Nous rencontrons aujourd’hui dans notre lecture l’histoire de Caïn et Abel. L’un et l’autre avaient l’air d’honorer Dieu par un culte identique, mais, en fait, ils présentaient leurs offrandes avec des dispositions bien différentes. Celles de l’aîné n’avaient que l’apparence d’un don, celles du plus jeune, au contraire, témoignaient de sa révérence et de sa piété.

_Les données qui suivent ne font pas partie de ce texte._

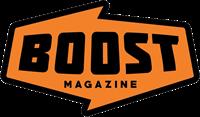 boostmedia-logo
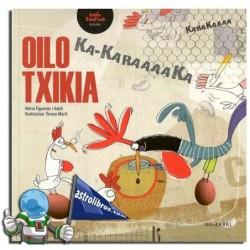 OILO TXIKIA | IPUIN TXOROAK 1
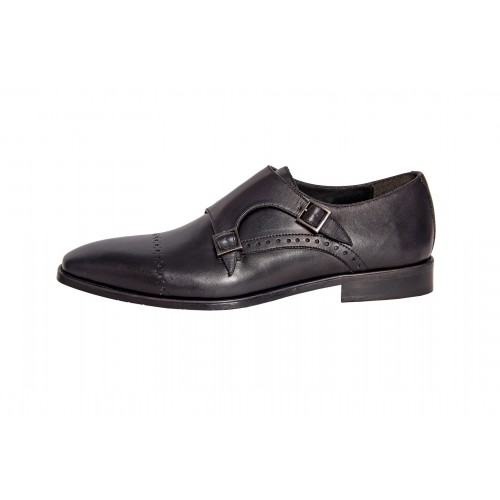 Castillo Genuine Leather Odyssey Double Monk Black Shoes
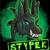 :iconstypek:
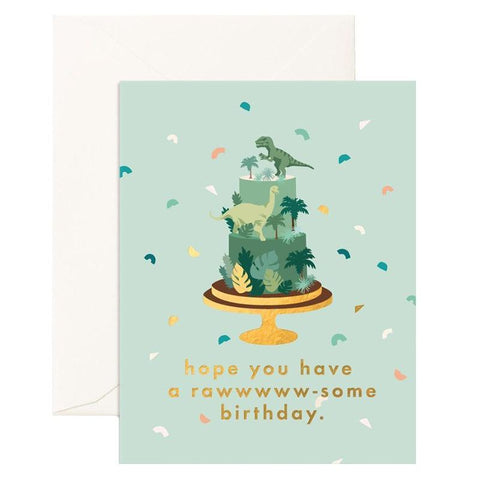 Fox & Fallow Card - Raw-Some Birthday - Tea Pea Home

De là, naquirent des sentiments d’envie, car la piété, qui attend sa récompense du Juge suprême, s’attire toujours la jalousie des méchants. Abel fut donc assassiné : il fut le premier à confesser la justice, le premier à vénérer la piété, le premier à honorer la fidélité, à adorer Dieu en vérité.
Je trouve ainsi en saint Abel l’image du Christ. Le Sauveur, certes, est le Juste par excellence, le Prince de ces justes qui ont reçu la nouvelle naissance quand eut pris fin le règne de la loi. Mais parmi tous les hommes de l’ancienne Alliance, le prince de la justice, c’est Abel. Dans l’ordre de la régénération de la nature humaine accomplie par le Seigneur de tous, tu rencontres en premier le corps du Seigneur ; de même dans l’économie ancienne, comme prémices de la justice, tu trouves Abel. Oui, il est vraiment le prince des justes de l’Ancien Testament, comme le Christ est le Prince des justes du Nouveau.

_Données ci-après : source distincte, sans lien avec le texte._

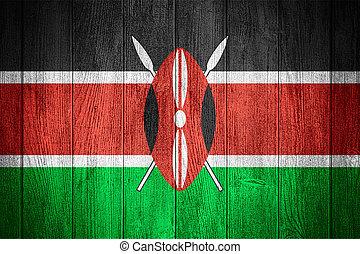 Kenya flag or Kenyan banner on wooden boards background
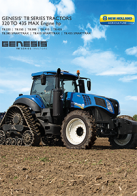 genegis t8 series tier 4b pdf new holland agriculture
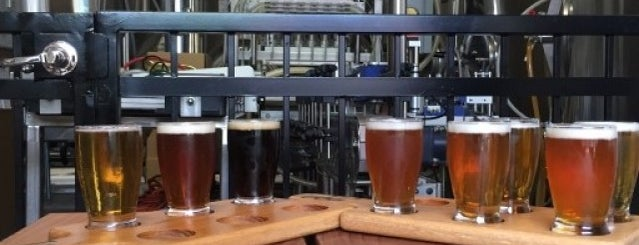 Loomis Basin Brewing Company is one of Sacramento Bee recommendations.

Chose admirable : parce qu’il a combattu le premier pour la justice, Abel eut l’honneur de souffrir le premier pour la piété ! Il est vraiment la figure du Christ qui fut mis à mort à cause de la vérité. Le sang d’Abel annonçait le sang du Christ. Il criait de la terre ; le sang du Seigneur crie lui aussi. Mais le sang d’Abel était supplication, le sang du Christ est la réconciliation du monde. C’est pourquoi l’Apôtre, faisant mémoire de l’un et de l‘autre, confesse la supériorité du sang du Christ : Nous nous sommes approchés du Dieu vivant, le Juge universel, des âmes des justes arrivés à la perfection et d’un sang purificateur qui parle plus fort que celui d’Abel (Hébreux 12,22-24).
Oui, ce sang parle, il supplie pour les pécheurs, il intercède pour le monde. Le sang du Christ, c’est vraiment la purification du monde ; le sang du Christ, c’est la rédemption des hommes !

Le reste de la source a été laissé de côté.